■ TASK OBJECTIVE
Set down the full listing exactly as given. Any pictures are to be left out.

■ DATA RECORDS

▬▬▬▬▬▬▬▬▬▬

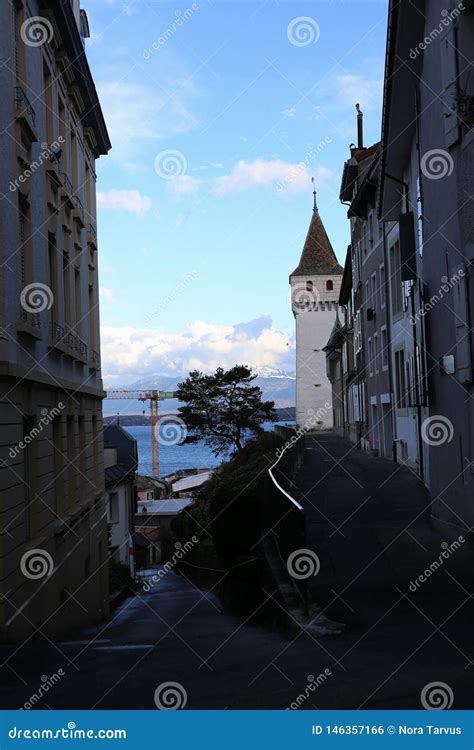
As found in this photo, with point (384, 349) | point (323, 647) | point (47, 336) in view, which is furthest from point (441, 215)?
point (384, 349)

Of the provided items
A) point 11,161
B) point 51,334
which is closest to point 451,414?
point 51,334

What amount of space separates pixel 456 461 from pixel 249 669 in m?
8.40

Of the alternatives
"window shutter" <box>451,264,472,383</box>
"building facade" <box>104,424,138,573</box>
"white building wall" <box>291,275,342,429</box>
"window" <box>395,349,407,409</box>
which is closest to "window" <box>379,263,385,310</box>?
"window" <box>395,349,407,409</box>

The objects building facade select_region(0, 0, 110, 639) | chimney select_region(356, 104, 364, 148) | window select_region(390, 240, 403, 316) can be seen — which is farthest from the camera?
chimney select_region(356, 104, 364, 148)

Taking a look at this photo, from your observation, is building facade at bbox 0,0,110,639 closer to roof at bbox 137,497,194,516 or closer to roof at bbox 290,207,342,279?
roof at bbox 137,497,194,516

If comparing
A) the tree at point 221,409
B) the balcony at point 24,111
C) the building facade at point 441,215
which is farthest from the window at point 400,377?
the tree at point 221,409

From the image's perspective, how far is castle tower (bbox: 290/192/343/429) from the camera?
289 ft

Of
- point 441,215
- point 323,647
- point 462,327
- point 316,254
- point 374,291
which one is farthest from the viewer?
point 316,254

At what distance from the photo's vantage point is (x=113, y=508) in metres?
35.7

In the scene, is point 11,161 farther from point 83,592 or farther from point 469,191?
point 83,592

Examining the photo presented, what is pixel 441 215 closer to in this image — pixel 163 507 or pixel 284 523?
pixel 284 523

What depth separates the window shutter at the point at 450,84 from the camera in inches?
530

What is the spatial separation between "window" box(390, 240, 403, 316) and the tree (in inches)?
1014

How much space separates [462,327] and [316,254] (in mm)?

▬▬▬▬▬▬▬▬▬▬

■ ANSWER TO THIS PROBLEM
As found in this photo, with point (384, 349) | point (323, 647) | point (47, 336) in view, which is furthest from point (441, 215)?
point (384, 349)

Of the provided items
A) point 11,161
B) point 51,334
which is closest to point 451,414?
point 51,334

What amount of space separates pixel 456 461 from pixel 249 669 in m?
8.40

Of the alternatives
"window shutter" <box>451,264,472,383</box>
"building facade" <box>104,424,138,573</box>
"white building wall" <box>291,275,342,429</box>
"window" <box>395,349,407,409</box>
which is closest to "window" <box>379,263,385,310</box>?
"window" <box>395,349,407,409</box>

The objects building facade select_region(0, 0, 110, 639) | chimney select_region(356, 104, 364, 148) | window select_region(390, 240, 403, 316) can be seen — which is farthest from the camera?
chimney select_region(356, 104, 364, 148)

Taking a look at this photo, from your observation, is building facade at bbox 0,0,110,639 closer to roof at bbox 137,497,194,516 or closer to roof at bbox 290,207,342,279?
roof at bbox 137,497,194,516

If comparing
A) the tree at point 221,409
B) the balcony at point 24,111
C) the building facade at point 441,215
which is farthest from the window at point 400,377?
the tree at point 221,409

From the image's perspective, how far is castle tower (bbox: 290/192/343/429) from the camera?
289 ft

Of
- point 441,215
- point 323,647
- point 462,327
- point 316,254
- point 374,291
which one is farthest from the viewer?
point 316,254

At what distance from the photo's vantage point is (x=113, y=508) in metres?
35.7

In the scene, is point 11,161 farther from point 83,592 or farther from point 469,191?
point 83,592

Examining the photo presented, what is pixel 441 215 closer to in this image — pixel 163 507 or pixel 284 523?
pixel 284 523

What depth separates the window shutter at the point at 450,84 from the camera in inches?
530

What is the spatial separation between "window" box(390, 240, 403, 316) and the tree (in inches)?
1014

How much space separates [462,327] and [316,254] (in mm)?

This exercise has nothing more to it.